## Supplied text
[Begin]

Under the new proposed rule, asylum seekers must ask for protection in a country they pass through on their way to the U.S, or use other pathways laid out by the administration this year, before seeking asylum at the U.S.-Mexico border. If they don't, they’ll be denied access to asylum in the U.S. with few exceptions, despite U.S. and international laws that require it. 

The new rule resuscitates a similar, Trump-era protocol that forced migrants to ask for protection in another country before doing so at the U.S.-Mexico border. In a press call Tuesday, Lee Gelernt, a lawyer with the ACLU, said his organization challenged the Trump-era rule in court and won.

"There is just no functioning asylum process in those countries so that’s just sort of an illusory promise, and that's why we got it struck down," he said.

The ACLU also successfully stopped another rule enacted under Trump that required asylum seekers to go to a port of entry to ask for protection. Gelernt said the Biden administration’s proposal is a combination of those two Trump-era policies, and his organization is ready to challenge it again.

"There are cosmetic changes, and as everyone pointed out, the fact that there are a few legal pathways for a few people does not change the basic illegality of the rule."

 In January, Department of Homeland Security Secretary Alejandro Mayorkas introduced new humanitarian parole programs for Nicaraguans, Haitians, Cubans and Venezuelans, while also expanding Title 42 border restrictions to include those nationalities. Asylum seekers apply for the parole programs from their home countries and must have a U.S. sponsor and the money to fly to the U.S. They also can't apply for the program from the U.S.-Mexico border, and are ineligible for the program if they're caught crossing the border between ports of entry.

The Biden administration has argued its new asylum restriction is not the same as the one enacted under the Trump administration, because it's being introduced in conjunction with pathways to enter the U.S., like the new parole programs.

[End]

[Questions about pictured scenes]
[Begin]

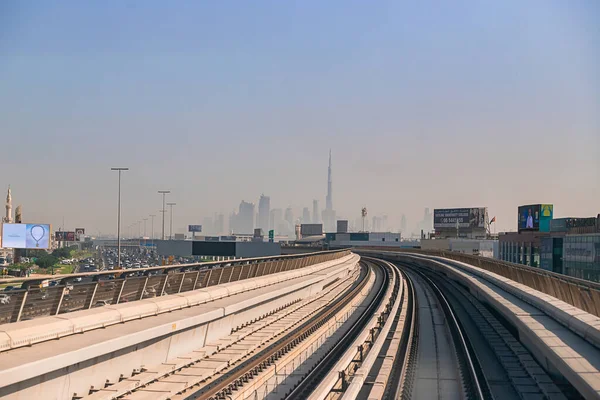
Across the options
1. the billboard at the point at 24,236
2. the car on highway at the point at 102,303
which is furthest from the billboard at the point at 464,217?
the car on highway at the point at 102,303

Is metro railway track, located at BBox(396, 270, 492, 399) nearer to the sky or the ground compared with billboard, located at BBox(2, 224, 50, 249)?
nearer to the ground

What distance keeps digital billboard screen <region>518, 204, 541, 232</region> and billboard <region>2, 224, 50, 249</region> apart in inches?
2525

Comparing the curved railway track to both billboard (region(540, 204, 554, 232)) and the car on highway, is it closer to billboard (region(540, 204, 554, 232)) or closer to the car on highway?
the car on highway

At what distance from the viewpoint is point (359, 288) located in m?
47.1

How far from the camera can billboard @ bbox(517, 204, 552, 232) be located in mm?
89312

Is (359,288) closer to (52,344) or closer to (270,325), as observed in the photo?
(270,325)

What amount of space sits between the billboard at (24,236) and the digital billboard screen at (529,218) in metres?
64.1

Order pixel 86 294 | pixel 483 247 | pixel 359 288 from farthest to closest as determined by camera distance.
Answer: pixel 483 247, pixel 359 288, pixel 86 294

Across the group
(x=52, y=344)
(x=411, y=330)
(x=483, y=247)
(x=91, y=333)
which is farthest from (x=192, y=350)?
(x=483, y=247)

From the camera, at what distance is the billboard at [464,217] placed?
5261 inches

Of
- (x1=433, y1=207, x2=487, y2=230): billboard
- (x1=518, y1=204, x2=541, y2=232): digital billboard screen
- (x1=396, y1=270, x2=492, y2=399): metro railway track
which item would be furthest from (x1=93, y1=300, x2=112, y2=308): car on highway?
(x1=433, y1=207, x2=487, y2=230): billboard

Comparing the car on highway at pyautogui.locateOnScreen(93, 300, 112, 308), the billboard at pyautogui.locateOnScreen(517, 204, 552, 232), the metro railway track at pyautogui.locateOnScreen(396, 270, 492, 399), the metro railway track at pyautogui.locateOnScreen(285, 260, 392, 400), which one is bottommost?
the metro railway track at pyautogui.locateOnScreen(396, 270, 492, 399)

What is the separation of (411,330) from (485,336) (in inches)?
125

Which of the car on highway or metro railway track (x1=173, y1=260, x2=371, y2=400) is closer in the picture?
metro railway track (x1=173, y1=260, x2=371, y2=400)
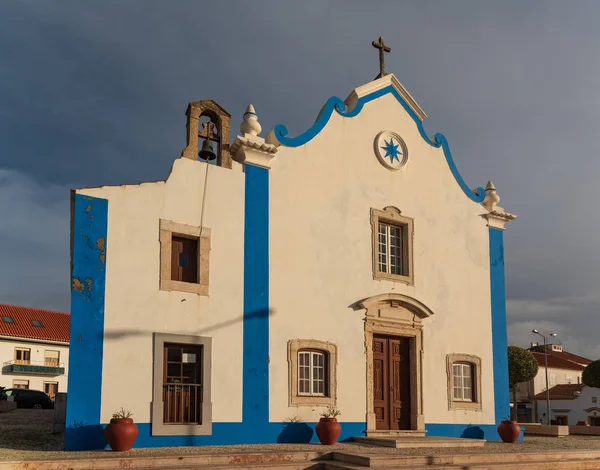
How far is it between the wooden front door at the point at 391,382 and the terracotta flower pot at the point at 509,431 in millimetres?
2474

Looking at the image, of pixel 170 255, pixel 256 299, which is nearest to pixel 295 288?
pixel 256 299

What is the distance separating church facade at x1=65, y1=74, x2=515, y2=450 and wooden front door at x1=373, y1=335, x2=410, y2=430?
0.15ft

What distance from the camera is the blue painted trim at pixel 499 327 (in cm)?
1859

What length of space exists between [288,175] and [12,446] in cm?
794

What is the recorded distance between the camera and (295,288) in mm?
15109

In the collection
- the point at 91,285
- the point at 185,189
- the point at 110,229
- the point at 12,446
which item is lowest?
the point at 12,446

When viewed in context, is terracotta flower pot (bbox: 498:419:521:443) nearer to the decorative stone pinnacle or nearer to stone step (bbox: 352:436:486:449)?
stone step (bbox: 352:436:486:449)

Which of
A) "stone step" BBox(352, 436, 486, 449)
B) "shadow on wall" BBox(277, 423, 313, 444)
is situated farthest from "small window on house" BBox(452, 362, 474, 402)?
"shadow on wall" BBox(277, 423, 313, 444)

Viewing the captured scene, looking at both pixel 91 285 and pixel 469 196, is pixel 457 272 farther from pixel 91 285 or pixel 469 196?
pixel 91 285

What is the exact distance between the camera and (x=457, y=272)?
18.4 meters

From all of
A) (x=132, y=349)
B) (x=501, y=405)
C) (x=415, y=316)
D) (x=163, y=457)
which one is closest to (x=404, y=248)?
(x=415, y=316)

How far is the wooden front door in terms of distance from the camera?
16281mm

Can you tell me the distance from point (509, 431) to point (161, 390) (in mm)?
9024

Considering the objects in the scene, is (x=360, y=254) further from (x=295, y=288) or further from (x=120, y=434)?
(x=120, y=434)
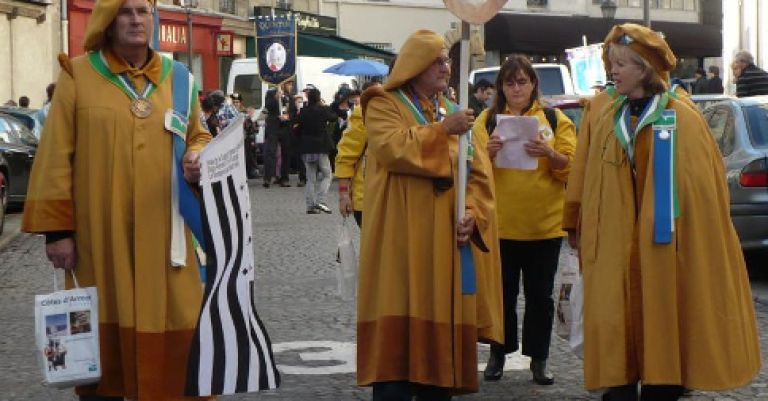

[End]

## Problem details
Copy the passage on the asylum rule above, starting with "The ACLU also" and going on through "challenge it again.", and rename "ACLU" as "American Civil Liberties Union" wherever it occurs.

## Response to the exercise
The American Civil Liberties Union also successfully stopped another rule enacted under Trump that required asylum seekers to go to a port of entry to ask for protection. Gelernt said the Biden administration’s proposal is a combination of those two Trump-era policies, and his organization is ready to challenge it again.